((

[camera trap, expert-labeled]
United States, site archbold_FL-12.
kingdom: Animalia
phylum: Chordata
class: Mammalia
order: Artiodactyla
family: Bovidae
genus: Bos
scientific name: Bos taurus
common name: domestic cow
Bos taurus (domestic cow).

))
((

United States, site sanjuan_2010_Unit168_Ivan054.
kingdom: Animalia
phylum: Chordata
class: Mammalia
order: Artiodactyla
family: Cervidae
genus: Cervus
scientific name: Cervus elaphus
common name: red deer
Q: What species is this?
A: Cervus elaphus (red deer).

))

# [Assignment]
For the material above, reproduce exactly the lines from the line with "family: Cervidae" to the line with "A: Cervus elaphus (red deer).", inclusive, and exclude all others.

# [Exercise solution]
family: Cervidae
genus: Cervus
scientific name: Cervus elaphus
common name: red deer
Q: What species is this?
A: Cervus elaphus (red deer).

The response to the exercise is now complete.